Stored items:
____

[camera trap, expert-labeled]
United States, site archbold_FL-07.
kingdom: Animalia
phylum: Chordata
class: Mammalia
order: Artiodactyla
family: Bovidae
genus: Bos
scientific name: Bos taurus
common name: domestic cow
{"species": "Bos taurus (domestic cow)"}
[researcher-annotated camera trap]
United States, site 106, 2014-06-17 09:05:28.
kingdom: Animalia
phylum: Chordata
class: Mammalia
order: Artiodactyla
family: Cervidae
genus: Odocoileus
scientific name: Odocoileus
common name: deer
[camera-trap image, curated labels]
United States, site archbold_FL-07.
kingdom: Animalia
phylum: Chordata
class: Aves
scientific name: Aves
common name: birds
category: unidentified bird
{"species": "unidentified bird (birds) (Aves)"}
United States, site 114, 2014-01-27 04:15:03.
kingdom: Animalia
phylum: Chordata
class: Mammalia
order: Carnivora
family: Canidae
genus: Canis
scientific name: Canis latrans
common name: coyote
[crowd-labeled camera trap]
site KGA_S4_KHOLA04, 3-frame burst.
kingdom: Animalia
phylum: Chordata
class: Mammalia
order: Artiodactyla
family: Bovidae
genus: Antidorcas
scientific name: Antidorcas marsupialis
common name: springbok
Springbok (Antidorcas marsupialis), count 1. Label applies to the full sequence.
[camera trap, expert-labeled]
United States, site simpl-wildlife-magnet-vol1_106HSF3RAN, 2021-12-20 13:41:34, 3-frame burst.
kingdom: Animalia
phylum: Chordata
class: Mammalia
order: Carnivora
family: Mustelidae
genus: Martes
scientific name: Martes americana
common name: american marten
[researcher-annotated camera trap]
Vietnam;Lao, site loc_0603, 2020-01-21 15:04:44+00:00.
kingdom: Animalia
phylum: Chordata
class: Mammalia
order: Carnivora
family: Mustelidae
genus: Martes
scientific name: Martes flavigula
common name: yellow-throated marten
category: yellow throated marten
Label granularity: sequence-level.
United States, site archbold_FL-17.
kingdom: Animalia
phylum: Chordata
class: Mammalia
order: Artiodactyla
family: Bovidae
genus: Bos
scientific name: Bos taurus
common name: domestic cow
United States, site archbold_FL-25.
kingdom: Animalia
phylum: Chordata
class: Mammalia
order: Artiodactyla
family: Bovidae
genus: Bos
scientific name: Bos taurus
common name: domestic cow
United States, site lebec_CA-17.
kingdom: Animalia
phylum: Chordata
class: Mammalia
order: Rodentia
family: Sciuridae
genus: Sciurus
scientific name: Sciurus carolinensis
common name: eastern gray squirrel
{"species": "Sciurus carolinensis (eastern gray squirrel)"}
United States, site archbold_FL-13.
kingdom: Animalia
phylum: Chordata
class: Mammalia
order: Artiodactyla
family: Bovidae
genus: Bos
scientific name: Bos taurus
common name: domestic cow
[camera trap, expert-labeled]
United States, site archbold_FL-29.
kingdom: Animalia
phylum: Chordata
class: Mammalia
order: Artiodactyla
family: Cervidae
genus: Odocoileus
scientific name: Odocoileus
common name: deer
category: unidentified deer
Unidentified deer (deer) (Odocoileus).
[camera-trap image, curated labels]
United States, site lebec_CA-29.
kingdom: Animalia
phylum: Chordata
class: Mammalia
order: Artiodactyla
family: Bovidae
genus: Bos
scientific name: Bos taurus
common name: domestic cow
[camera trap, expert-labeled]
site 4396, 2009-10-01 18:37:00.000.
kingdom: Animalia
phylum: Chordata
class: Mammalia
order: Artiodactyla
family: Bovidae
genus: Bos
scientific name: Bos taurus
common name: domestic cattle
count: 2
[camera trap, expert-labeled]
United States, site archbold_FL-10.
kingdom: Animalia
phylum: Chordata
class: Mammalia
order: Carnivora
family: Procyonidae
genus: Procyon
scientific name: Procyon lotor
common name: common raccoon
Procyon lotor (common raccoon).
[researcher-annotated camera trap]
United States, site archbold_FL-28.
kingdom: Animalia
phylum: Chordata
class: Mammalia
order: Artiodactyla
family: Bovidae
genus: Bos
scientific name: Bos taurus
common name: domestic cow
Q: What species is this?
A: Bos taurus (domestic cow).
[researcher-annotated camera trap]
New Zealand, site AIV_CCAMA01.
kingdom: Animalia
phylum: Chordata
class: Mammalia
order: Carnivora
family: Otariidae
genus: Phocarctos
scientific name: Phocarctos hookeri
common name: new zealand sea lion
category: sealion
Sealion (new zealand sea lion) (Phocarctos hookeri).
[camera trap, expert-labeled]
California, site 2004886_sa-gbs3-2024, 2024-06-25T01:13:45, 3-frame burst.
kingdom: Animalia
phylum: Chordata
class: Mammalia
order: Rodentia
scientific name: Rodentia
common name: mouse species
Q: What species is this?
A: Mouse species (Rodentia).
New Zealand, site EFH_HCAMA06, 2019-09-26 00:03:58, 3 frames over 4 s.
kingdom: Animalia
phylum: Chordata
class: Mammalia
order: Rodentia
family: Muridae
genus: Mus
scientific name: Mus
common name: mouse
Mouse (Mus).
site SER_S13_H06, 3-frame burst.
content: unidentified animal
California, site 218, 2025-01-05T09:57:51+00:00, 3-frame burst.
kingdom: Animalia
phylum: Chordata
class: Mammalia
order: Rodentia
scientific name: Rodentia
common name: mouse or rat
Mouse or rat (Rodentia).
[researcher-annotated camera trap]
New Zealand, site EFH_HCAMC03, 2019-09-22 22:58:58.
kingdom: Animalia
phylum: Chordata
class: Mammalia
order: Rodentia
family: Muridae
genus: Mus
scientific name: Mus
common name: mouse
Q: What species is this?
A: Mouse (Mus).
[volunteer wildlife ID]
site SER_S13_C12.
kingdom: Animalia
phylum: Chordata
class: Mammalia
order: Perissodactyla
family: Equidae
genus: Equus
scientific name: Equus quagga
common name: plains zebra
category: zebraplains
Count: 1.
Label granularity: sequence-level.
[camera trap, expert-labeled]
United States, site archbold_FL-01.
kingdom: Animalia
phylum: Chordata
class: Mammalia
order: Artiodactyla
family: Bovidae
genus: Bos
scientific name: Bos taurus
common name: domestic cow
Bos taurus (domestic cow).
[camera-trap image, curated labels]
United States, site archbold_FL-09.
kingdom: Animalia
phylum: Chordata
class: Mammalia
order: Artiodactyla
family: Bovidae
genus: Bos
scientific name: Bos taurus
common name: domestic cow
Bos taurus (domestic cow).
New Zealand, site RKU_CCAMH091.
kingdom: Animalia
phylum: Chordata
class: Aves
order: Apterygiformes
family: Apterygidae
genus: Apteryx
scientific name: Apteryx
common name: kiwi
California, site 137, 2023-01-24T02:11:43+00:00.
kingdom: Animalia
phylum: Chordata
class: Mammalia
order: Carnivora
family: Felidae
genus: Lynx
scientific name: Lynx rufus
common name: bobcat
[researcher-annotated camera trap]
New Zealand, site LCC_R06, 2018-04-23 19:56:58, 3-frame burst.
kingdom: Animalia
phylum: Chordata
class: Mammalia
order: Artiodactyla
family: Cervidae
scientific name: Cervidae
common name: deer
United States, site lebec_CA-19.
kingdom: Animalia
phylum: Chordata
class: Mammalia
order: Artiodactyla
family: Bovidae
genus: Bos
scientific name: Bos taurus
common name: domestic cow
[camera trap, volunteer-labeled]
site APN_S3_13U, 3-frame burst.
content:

____

## The task
Every line of the data should be output exactly as it was given.

## Result below
[camera trap, expert-labeled]
United States, site archbold_FL-07.
kingdom: Animalia
phylum: Chordata
class: Mammalia
order: Artiodactyla
family: Bovidae
genus: Bos
scientific name: Bos taurus
common name: domestic cow
{"species": "Bos taurus (domestic cow)"}
[researcher-annotated camera trap]
United States, site 106, 2014-06-17 09:05:28.
kingdom: Animalia
phylum: Chordata
class: Mammalia
order: Artiodactyla
family: Cervidae
genus: Odocoileus
scientific name: Odocoileus
common name: deer
[camera-trap image, curated labels]
United States, site archbold_FL-07.
kingdom: Animalia
phylum: Chordata
class: Aves
scientific name: Aves
common name: birds
category: unidentified bird
{"species": "unidentified bird (birds) (Aves)"}
United States, site 114, 2014-01-27 04:15:03.
kingdom: Animalia
phylum: Chordata
class: Mammalia
order: Carnivora
family: Canidae
genus: Canis
scientific name: Canis latrans
common name: coyote
[crowd-labeled camera trap]
site KGA_S4_KHOLA04, 3-frame burst.
kingdom: Animalia
phylum: Chordata
class: Mammalia
order: Artiodactyla
family: Bovidae
genus: Antidorcas
scientific name: Antidorcas marsupialis
common name: springbok
Springbok (Antidorcas marsupialis), count 1. Label applies to the full sequence.
[camera trap, expert-labeled]
United States, site simpl-wildlife-magnet-vol1_106HSF3RAN, 2021-12-20 13:41:34, 3-frame burst.
kingdom: Animalia
phylum: Chordata
class: Mammalia
order: Carnivora
family: Mustelidae
genus: Martes
scientific name: Martes americana
common name: american marten
[researcher-annotated camera trap]
Vietnam;Lao, site loc_0603, 2020-01-21 15:04:44+00:00.
kingdom: Animalia
phylum: Chordata
class: Mammalia
order: Carnivora
family: Mustelidae
genus: Martes
scientific name: Martes flavigula
common name: yellow-throated marten
category: yellow throated marten
Label granularity: sequence-level.
United States, site archbold_FL-17.
kingdom: Animalia
phylum: Chordata
class: Mammalia
order: Artiodactyla
family: Bovidae
genus: Bos
scientific name: Bos taurus
common name: domestic cow
United States, site archbold_FL-25.
kingdom: Animalia
phylum: Chordata
class: Mammalia
order: Artiodactyla
family: Bovidae
genus: Bos
scientific name: Bos taurus
common name: domestic cow
United States, site lebec_CA-17.
kingdom: Animalia
phylum: Chordata
class: Mammalia
order: Rodentia
family: Sciuridae
genus: Sciurus
scientific name: Sciurus carolinensis
common name: eastern gray squirrel
{"species": "Sciurus carolinensis (eastern gray squirrel)"}
United States, site archbold_FL-13.
kingdom: Animalia
phylum: Chordata
class: Mammalia
order: Artiodactyla
family: Bovidae
genus: Bos
scientific name: Bos taurus
common name: domestic cow
[camera trap, expert-labeled]
United States, site archbold_FL-29.
kingdom: Animalia
phylum: Chordata
class: Mammalia
order: Artiodactyla
family: Cervidae
genus: Odocoileus
scientific name: Odocoileus
common name: deer
category: unidentified deer
Unidentified deer (deer) (Odocoileus).
[camera-trap image, curated labels]
United States, site lebec_CA-29.
kingdom: Animalia
phylum: Chordata
class: Mammalia
order: Artiodactyla
family: Bovidae
genus: Bos
scientific name: Bos taurus
common name: domestic cow
[camera trap, expert-labeled]
site 4396, 2009-10-01 18:37:00.000.
kingdom: Animalia
phylum: Chordata
class: Mammalia
order: Artiodactyla
family: Bovidae
genus: Bos
scientific name: Bos taurus
common name: domestic cattle
count: 2
[camera trap, expert-labeled]
United States, site archbold_FL-10.
kingdom: Animalia
phylum: Chordata
class: Mammalia
order: Carnivora
family: Procyonidae
genus: Procyon
scientific name: Procyon lotor
common name: common raccoon
Procyon lotor (common raccoon).
[researcher-annotated camera trap]
United States, site archbold_FL-28.
kingdom: Animalia
phylum: Chordata
class: Mammalia
order: Artiodactyla
family: Bovidae
genus: Bos
scientific name: Bos taurus
common name: domestic cow
Q: What species is this?
A: Bos taurus (domestic cow).
[researcher-annotated camera trap]
New Zealand, site AIV_CCAMA01.
kingdom: Animalia
phylum: Chordata
class: Mammalia
order: Carnivora
family: Otariidae
genus: Phocarctos
scientific name: Phocarctos hookeri
common name: new zealand sea lion
category: sealion
Sealion (new zealand sea lion) (Phocarctos hookeri).
[camera trap, expert-labeled]
California, site 2004886_sa-gbs3-2024, 2024-06-25T01:13:45, 3-frame burst.
kingdom: Animalia
phylum: Chordata
class: Mammalia
order: Rodentia
scientific name: Rodentia
common name: mouse species
Q: What species is this?
A: Mouse species (Rodentia).
New Zealand, site EFH_HCAMA06, 2019-09-26 00:03:58, 3 frames over 4 s.
kingdom: Animalia
phylum: Chordata
class: Mammalia
order: Rodentia
family: Muridae
genus: Mus
scientific name: Mus
common name: mouse
Mouse (Mus).
site SER_S13_H06, 3-frame burst.
content: unidentified animal
California, site 218, 2025-01-05T09:57:51+00:00, 3-frame burst.
kingdom: Animalia
phylum: Chordata
class: Mammalia
order: Rodentia
scientific name: Rodentia
common name: mouse or rat
Mouse or rat (Rodentia).
[researcher-annotated camera trap]
New Zealand, site EFH_HCAMC03, 2019-09-22 22:58:58.
kingdom: Animalia
phylum: Chordata
class: Mammalia
order: Rodentia
family: Muridae
genus: Mus
scientific name: Mus
common name: mouse
Q: What species is this?
A: Mouse (Mus).
[volunteer wildlife ID]
site SER_S13_C12.
kingdom: Animalia
phylum: Chordata
class: Mammalia
order: Perissodactyla
family: Equidae
genus: Equus
scientific name: Equus quagga
common name: plains zebra
category: zebraplains
Count: 1.
Label granularity: sequence-level.
[camera trap, expert-labeled]
United States, site archbold_FL-01.
kingdom: Animalia
phylum: Chordata
class: Mammalia
order: Artiodactyla
family: Bovidae
genus: Bos
scientific name: Bos taurus
common name: domestic cow
Bos taurus (domestic cow).
[camera-trap image, curated labels]
United States, site archbold_FL-09.
kingdom: Animalia
phylum: Chordata
class: Mammalia
order: Artiodactyla
family: Bovidae
genus: Bos
scientific name: Bos taurus
common name: domestic cow
Bos taurus (domestic cow).
New Zealand, site RKU_CCAMH091.
kingdom: Animalia
phylum: Chordata
class: Aves
order: Apterygiformes
family: Apterygidae
genus: Apteryx
scientific name: Apteryx
common name: kiwi
California, site 137, 2023-01-24T02:11:43+00:00.
kingdom: Animalia
phylum: Chordata
class: Mammalia
order: Carnivora
family: Felidae
genus: Lynx
scientific name: Lynx rufus
common name: bobcat
[researcher-annotated camera trap]
New Zealand, site LCC_R06, 2018-04-23 19:56:58, 3-frame burst.
kingdom: Animalia
phylum: Chordata
class: Mammalia
order: Artiodactyla
family: Cervidae
scientific name: Cervidae
common name: deer
United States, site lebec_CA-19.
kingdom: Animalia
phylum: Chordata
class: Mammalia
order: Artiodactyla
family: Bovidae
genus: Bos
scientific name: Bos taurus
common name: domestic cow
[camera trap, volunteer-labeled]
site APN_S3_13U, 3-frame burst.
content:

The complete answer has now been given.